● DATASET ENTRIES
▬▬▬
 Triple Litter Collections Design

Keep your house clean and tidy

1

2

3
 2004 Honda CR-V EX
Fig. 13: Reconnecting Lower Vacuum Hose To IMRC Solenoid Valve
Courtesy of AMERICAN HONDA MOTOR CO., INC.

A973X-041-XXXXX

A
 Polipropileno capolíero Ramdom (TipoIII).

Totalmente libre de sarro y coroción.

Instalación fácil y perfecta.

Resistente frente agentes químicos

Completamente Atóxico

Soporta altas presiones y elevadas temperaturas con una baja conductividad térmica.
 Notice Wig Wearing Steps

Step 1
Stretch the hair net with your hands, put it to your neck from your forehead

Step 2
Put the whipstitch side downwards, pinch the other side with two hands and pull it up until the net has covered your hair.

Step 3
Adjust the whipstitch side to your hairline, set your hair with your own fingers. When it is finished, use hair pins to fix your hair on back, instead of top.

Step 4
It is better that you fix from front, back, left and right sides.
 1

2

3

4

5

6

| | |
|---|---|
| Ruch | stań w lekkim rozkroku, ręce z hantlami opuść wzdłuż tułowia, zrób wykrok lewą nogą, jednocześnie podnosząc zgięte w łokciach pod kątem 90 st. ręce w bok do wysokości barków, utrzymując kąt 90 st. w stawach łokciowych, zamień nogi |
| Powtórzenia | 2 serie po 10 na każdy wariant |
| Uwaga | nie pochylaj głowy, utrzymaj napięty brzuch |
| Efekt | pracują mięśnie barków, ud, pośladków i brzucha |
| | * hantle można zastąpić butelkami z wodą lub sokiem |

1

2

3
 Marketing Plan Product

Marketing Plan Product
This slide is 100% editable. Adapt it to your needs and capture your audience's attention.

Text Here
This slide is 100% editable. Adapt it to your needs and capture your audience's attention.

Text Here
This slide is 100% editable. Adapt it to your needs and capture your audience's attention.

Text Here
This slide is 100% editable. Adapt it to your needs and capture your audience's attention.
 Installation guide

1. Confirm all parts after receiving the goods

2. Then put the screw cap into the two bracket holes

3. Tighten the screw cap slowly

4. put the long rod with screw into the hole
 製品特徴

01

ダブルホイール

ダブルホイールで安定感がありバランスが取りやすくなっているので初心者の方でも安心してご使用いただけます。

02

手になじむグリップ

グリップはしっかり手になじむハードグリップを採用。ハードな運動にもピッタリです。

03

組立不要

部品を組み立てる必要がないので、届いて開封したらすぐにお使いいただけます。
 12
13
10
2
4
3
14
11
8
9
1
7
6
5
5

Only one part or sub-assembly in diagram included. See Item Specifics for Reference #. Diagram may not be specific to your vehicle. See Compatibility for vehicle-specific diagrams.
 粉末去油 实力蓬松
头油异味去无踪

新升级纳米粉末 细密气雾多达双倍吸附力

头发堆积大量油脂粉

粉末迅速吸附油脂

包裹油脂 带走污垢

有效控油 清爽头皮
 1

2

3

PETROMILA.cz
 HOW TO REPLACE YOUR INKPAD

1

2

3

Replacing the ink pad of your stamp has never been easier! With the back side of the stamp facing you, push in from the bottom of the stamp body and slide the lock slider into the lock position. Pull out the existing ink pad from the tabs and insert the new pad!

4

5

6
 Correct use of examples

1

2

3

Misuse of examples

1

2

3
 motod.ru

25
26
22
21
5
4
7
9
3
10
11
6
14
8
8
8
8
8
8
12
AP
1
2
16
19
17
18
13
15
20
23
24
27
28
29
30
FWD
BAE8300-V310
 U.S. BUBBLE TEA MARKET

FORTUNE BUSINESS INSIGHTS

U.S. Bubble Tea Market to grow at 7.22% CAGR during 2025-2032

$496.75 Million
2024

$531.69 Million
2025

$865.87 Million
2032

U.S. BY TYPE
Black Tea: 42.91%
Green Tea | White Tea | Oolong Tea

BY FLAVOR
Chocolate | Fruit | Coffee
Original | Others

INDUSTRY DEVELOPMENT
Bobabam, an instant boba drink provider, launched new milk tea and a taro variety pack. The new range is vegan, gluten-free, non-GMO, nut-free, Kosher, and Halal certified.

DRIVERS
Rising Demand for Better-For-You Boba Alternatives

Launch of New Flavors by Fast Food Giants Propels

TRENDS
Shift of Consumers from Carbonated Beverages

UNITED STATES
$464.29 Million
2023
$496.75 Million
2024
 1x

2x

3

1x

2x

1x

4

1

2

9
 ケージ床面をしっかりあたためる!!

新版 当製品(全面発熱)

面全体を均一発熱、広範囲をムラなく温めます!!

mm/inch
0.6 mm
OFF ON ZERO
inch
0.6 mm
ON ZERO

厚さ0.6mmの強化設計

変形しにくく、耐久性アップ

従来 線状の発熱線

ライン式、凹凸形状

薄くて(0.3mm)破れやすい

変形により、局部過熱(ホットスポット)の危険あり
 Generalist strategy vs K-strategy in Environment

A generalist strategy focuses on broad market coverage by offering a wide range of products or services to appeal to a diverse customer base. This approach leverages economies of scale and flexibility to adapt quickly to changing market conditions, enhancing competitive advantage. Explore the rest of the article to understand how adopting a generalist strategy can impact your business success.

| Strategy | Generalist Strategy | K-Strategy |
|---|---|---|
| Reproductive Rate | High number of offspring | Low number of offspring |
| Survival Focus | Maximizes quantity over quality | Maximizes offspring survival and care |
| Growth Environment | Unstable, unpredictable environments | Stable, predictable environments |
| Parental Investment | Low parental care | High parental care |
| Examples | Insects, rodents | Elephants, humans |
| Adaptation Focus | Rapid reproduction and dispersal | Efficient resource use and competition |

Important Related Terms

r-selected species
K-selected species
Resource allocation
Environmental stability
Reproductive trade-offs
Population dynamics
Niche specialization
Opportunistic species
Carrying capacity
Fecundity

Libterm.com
▬▬▬
Please give an exact copy of the entries above, from the line with "部品を組み立てる必要がないので、届いて開封したらすぐにお使いいただけます。" down to the line with "Misuse of examples", inclusive, and nothing else.

部品を組み立てる必要がないので、届いて開封したらすぐにお使いいただけます。
 12
13
10
2
4
3
14
11
8
9
1
7
6
5
5

Only one part or sub-assembly in diagram included. See Item Specifics for Reference #. Diagram may not be specific to your vehicle. See Compatibility for vehicle-specific diagrams.
 粉末去油 实力蓬松
头油异味去无踪

新升级纳米粉末 细密气雾多达双倍吸附力

头发堆积大量油脂粉

粉末迅速吸附油脂

包裹油脂 带走污垢

有效控油 清爽头皮
 1

2

3

PETROMILA.cz
 HOW TO REPLACE YOUR INKPAD

1

2

3

Replacing the ink pad of your stamp has never been easier! With the back side of the stamp facing you, push in from the bottom of the stamp body and slide the lock slider into the lock position. Pull out the existing ink pad from the tabs and insert the new pad!

4

5

6
 Correct use of examples

1

2

3

Misuse of examples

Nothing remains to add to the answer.